— REQUIREMENT —
Lines from the one with "5m Retractable Dog" up to and including the one with "3-Axis Smartphone Gimbal" are to be copied exactly from the records below, without their pictures.

[[ RECORDS open ]]

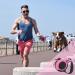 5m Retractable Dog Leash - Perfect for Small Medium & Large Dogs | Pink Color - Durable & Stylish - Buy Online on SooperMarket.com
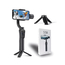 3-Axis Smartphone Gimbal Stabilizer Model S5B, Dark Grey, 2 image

[[ RECORDS closed ]]
[[ RECORDS open ]]

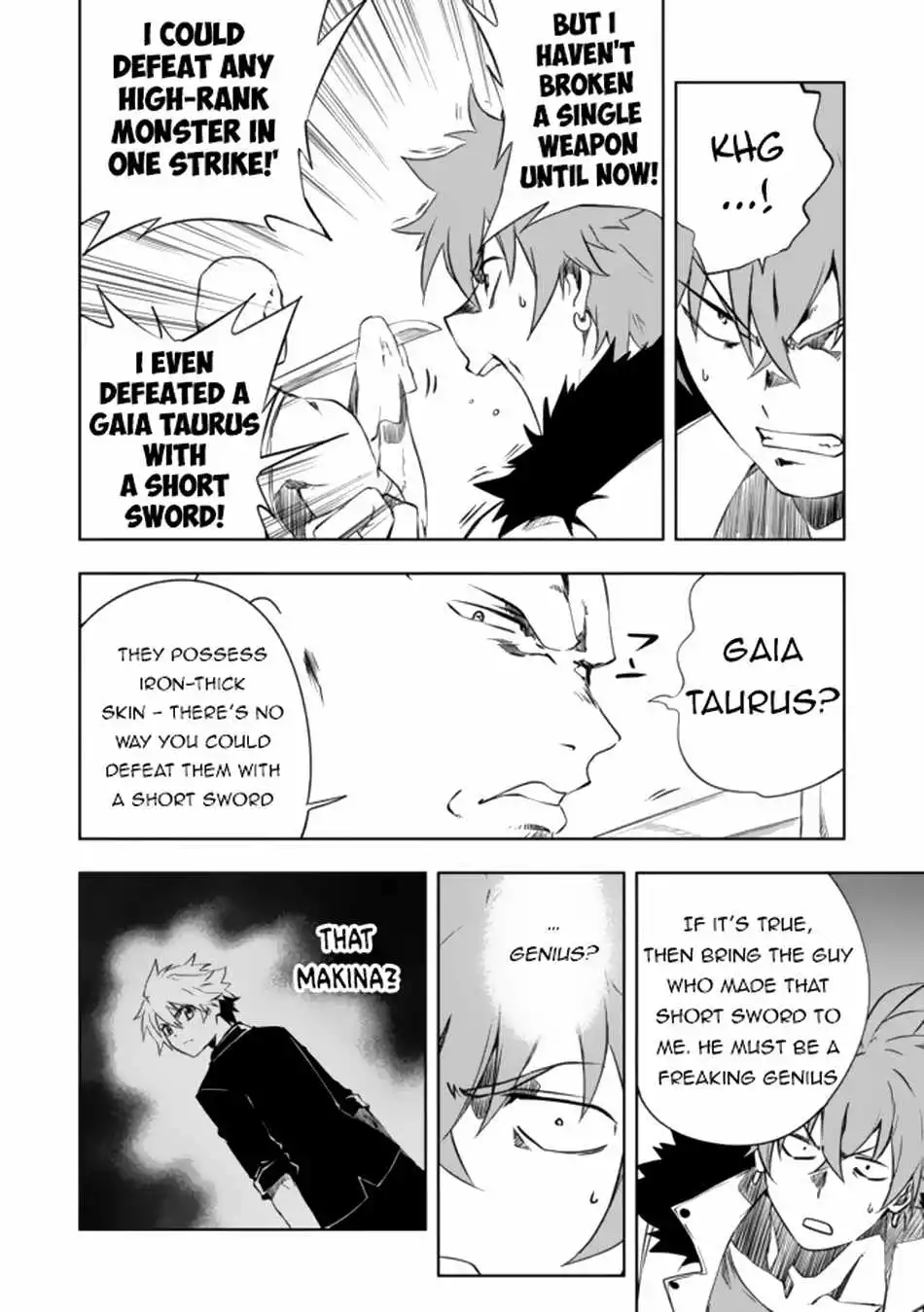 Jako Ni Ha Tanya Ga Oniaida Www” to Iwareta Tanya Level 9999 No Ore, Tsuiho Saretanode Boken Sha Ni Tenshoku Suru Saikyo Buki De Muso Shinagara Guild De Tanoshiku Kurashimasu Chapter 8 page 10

[[ RECORDS closed ]]

— REPLY TO THE TASK —
 5m Retractable Dog Leash - Perfect for Small Medium & Large Dogs | Pink Color - Durable & Stylish - Buy Online on SooperMarket.com
 3-Axis Smartphone Gimbal Stabilizer Model S5B, Dark Grey, 2 image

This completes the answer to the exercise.